+++ DOCUMENT SECTION

Haring Center

March 17, 2020

Virtual Parent Coaching Increases Access to Applied Behavior Analysis Services

“Imagine you’re a parent, and you receive a diagnosis that your child has an intellectual or developmental disability,” says Haring Center researcher and Behavior Analyst Katy Bateman (PhD ‘17). “But, due to a variety of factors, you are unable to access services and support.”

Applied Behavior Analysis (ABA) therapy, a component of early intervention for autism, aims to improve quality of life by focusing on changing human behavior in socially significant ways. With an autism diagnosis, families can access ABA services, but the number of providers in Washington falls far short of the actual need. Ultimately, families find themselves without services despite hearing the importance of these services early in their child’s development.

This need intensifies for children with other intellectual and developmental disabilities. Without an autism diagnosis, insurance providers are not mandated to cover ABA services. “We know from research that the strategies used in ABA are effective for a wide range of children diagnosed with different disabilities and disorders,” explains Bateman. “Families in Washington are currently unable to access meaningful services that will increase quality of life, and that is a huge issue. These families deserve better.”

According to Bateman, the earlier a child begins ABA therapy, the more substantial effects they experience. Through a new research grant, she is seeking to increase access to these services across Washington state.

Starting in May 2020, Bateman will lead a project funded by the Arc of Washington Trust Fund that uses an innovative online service delivery model to provide ABA coaching to parents of children with intellectual and developmental disabilities.

“There are so many barriers to accessing early intervention for children with disabilities,” says Bateman. “Service provider waitlists, transportation, childcare — the list goes on. Parents often serve as the case manager for their child, navigating a world of individual service providers. Our system is complicated, and families should not have to jump through so many hoops to access these beneficial services.”

“It is hard for me to think that we have effective interventions for children with intellectual and developmental disabilities, but not all families who would benefit can access them,” she continues. “So, I decided to find a way to provide these services online.”

Project ECHO (Extension of Community Healthcare Outcomes) is a case-based online service delivery model that builds expertise among participants. For this project, an expert panel will join parents of children with disabilities across 16 weeks to engage in collaborative problem solving and instruction on ABA principles.

++++++

• DIRECTIONS
**A.** According to the Haring Center article, what organization funds the project Bateman will lead?
**B.** Transcribe the passage from the Haring Center article starting at "March 17, 2020" and ending at "their child’s development.".

+++ INFORMATION SHOWN

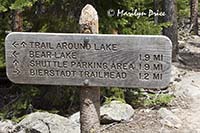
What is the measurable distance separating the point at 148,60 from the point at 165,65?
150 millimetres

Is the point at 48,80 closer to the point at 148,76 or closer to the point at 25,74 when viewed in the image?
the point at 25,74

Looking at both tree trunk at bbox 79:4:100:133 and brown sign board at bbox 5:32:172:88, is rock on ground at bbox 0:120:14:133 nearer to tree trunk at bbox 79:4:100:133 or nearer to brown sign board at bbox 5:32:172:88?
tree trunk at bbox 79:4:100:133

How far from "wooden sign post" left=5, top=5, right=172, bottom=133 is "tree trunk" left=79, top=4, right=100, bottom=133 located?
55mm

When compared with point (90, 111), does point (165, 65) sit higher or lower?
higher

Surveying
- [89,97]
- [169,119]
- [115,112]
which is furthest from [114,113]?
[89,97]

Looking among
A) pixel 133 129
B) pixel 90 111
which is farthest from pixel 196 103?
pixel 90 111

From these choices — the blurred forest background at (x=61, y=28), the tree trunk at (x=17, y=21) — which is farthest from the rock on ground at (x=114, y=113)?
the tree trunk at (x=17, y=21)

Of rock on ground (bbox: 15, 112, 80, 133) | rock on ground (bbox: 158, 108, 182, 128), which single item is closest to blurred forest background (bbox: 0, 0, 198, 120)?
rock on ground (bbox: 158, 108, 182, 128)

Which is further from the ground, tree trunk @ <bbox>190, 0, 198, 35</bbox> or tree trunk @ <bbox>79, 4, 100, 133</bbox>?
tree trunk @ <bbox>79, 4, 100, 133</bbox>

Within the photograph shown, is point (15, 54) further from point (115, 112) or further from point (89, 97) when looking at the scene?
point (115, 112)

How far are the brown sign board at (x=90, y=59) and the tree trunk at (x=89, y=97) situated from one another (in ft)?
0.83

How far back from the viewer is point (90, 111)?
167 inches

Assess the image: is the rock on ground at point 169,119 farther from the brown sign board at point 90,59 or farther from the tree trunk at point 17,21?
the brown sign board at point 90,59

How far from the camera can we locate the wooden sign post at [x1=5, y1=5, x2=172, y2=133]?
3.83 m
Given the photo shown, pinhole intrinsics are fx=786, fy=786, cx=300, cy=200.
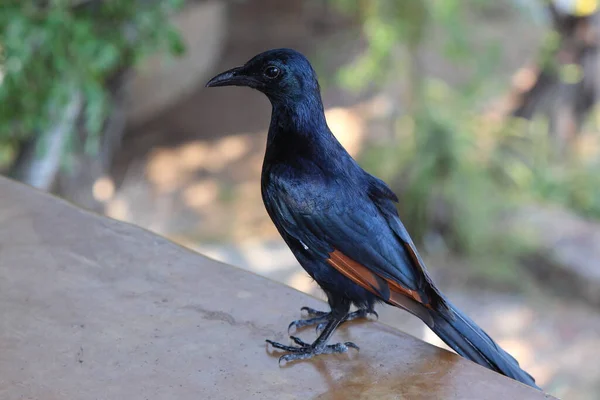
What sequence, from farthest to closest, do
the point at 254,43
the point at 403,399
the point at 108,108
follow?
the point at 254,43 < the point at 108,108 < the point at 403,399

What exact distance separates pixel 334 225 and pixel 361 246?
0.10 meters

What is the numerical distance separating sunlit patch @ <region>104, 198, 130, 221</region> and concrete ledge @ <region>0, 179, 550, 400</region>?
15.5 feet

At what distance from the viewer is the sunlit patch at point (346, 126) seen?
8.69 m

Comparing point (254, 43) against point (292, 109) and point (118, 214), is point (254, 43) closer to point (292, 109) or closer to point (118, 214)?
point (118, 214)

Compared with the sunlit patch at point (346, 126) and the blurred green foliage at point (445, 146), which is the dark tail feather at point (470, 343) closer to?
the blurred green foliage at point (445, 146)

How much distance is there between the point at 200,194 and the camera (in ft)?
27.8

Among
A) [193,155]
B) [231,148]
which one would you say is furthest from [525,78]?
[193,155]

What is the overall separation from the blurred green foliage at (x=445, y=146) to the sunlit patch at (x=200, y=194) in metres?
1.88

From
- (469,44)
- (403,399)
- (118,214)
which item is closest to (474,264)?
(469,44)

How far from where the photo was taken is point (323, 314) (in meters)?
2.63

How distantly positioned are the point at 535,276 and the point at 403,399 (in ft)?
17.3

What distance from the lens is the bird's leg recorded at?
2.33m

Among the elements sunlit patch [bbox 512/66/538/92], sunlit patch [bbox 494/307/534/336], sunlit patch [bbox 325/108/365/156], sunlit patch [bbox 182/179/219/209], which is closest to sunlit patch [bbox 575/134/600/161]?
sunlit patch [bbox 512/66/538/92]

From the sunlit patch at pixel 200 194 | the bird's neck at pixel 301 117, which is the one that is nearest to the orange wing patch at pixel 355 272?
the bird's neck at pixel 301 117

++++++

• TASK-BY-TASK RESULTS
**A.** The Arc of Washington Trust Fund.

**B.**
March 17, 2020

Virtual Parent Coaching Increases Access to Applied Behavior Analysis Services

“Imagine you’re a parent, and you receive a diagnosis that your child has an intellectual or developmental disability,” says Haring Center researcher and Behavior Analyst Katy Bateman (PhD ‘17). “But, due to a variety of factors, you are unable to access services and support.”

Applied Behavior Analysis (ABA) therapy, a component of early intervention for autism, aims to improve quality of life by focusing on changing human behavior in socially significant ways. With an autism diagnosis, families can access ABA services, but the number of providers in Washington falls far short of the actual need. Ultimately, families find themselves without services despite hearing the importance of these services early in their child’s development.